## LESETEXT
Viele der Vorteile der Multicore-Virtualisierung in eingebetteten Systemen sind gut dokumentiert. Die Möglichkeit, mehrere Legacy-Single-Board-Computer (SBCs) mit verschiedenen Betriebssystemen und Anwendungen auf einem einzigen, virtualisierten Multicore-SBC zu konsolidieren, wird allgemein als der greifbarste Vorzug der Plattformen kommender Generationen angesehen. Aber die Fähigkeit von CPU-Virtualisierung und Hypervisoren, in Bezug auf Echtzeit-Performance, Softwarekom-positionsfähigkeit und architektonische Robustheit zu überzeugen, ist der Embedded Software Community weniger bekannt. Im Folgenden werden die drei wichtigsten im Zusammenhang mit der FACE-Referenzarchitektur entstehenden Vorteile erörtert.
Dediziertes Partitionierungssegment
In den letzten zehn Jahren wurden erhebliche Fortschritte bei der Fähigkeit erzielt, durch CPU-Virtualisierung mehrere Betriebssysteme auf einem einzigen Prozessor auszuführen. Die zugrunde liegende Hardware hat Eigenschaften, die für Embedded-Ingenieure, denen es auf Robustheit und Vorhersagbarkeit ankommt, ebenso interessant sind, auch wenn sie sich als Erstes in der IT-Welt durchgesetzt haben.
Im traditionellen Plattform-Softwaredesign beherbergt jeder Prozessor einen einzelnen Betriebssystem-Kernel, der für die Verwaltung von Speicherzuweisung, Ausführungs-planung, Interrupt-Routing, Ausnahmebehandlung, Peripheriesteuerung und Bus-Multiplexing verantwortlich ist. Inzwischen jedoch ist virtualisierungsfähige Multicore-Hardware in der Lage, viele Kernel zu beherbergen, wobei jedem Kernel Teilmengen von Ressourcen unterschiedlicher Art und Größe zugewiesen werden. So können mehrere unabhängige Softwarelaufzeiten auf einem Gerät implementiert werden, ohne dass durch einen gemeinsamen Kernel die Gefahr eines Gleichtaktausfalls besteht. Solche Fähigkeiten verbessern grundlegende Architektureigenschaften in Bezug auf Sicherheitsbelange.
Aus der Sicherheitsperspektive trägt die Verwendung integrierter CPU-Virtualisierungsfunktionen zur Isolierung von Hardwaresicherheitsfunktionen und zur Trennung von Anwendungslaufzeitdiensten von Hardwaresteuerungsschnittstellen wesentlich zur Gewährleistung der Systemstabilität bei. Solche Designtechniken eliminieren häufig ausgenutzte Bedrohungsvektoren vollständig, die zur Umgehung von Sicherheitsrichtlinien, zur Privilegienerweiterung und zum Verlust der CPU-Kontrolle führen können.

## AUSZUG AUS DATENSATZ
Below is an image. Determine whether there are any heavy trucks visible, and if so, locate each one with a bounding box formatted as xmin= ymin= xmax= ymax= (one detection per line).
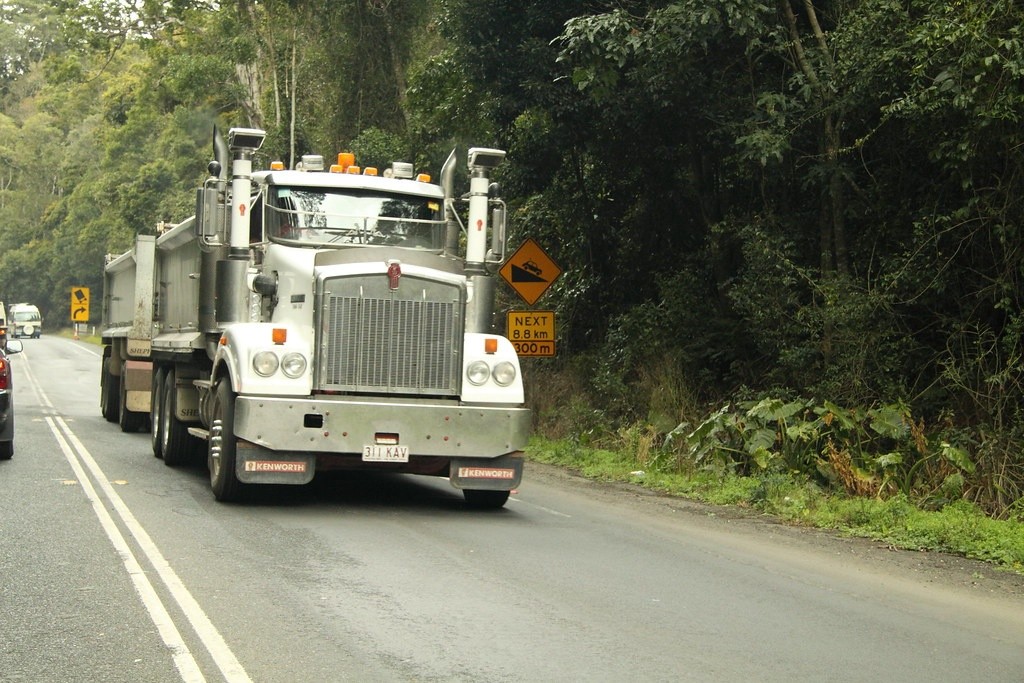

## AUFGABEN
• a. Was gilt laut dem Text über Multicore-Virtualisierung allgemein als der greifbarste Vorzug der Plattformen kommender Generationen?
• b. Schreiben Sie den Text über Multicore-Virtualisierung im Anschluss an seinen letzten Satz weiter.
Die Zeilen stehen in keinem Zusammenhang mit dem Text über Multicore-Virtualisierung.

## LÖSUNGEN
• a. Die Möglichkeit, mehrere Legacy-Single-Board-Computer mit verschiedenen Betriebssystemen und Anwendungen auf einem einzigen, virtualisierten Multicore-SBC zu konsolidieren.

• b.
Das Einhalten von Schwellenwert-Designprinzipien wie Vorhersagbarkeit, Integrität und Hochverfügbarkeit usw. wird erheblich unterstützt durch Virtualisierungs-/Parti-tionierungsfunktionen wie zum Beispiel
➔ DMA-Kanalisolierung
➔ Gemeinsame Cache-Partitionierung der letzten Ebene
➔ Speicherbus-Bandbreitenzuweisung
➔ Unabhängige Interrupt-, Ereignis- und Ausnahmebehandlung
Die Möglichkeit, Softwarepartitionen mit größerer Genauigkeit auf Hardwareebene zu befestigen und zu steuern, passt perfekt zu den Idealen von FACE.
Bild 2 führt den Begriff des »Hardware-Partitionierungssegments«, der von einem Hypervisor erfüllt wird, in die FACE-Referenzarchitektur ein. Die Darstellung zeigt einen Hypervisor, der zwei Sätze von Software auf zwei verschiedenen CPU-Kernen isoliert. Jeder Satz ist dabei mit FACE-konformen Komponenten konfiguriert. Darüber hinaus erhält jeder Softwaresatz größere Partitionierungseigenschaften als ein einzelnes OS-gehostetes Design, bei dem die Gerätetreiber und der interne Dienst getrennt sind.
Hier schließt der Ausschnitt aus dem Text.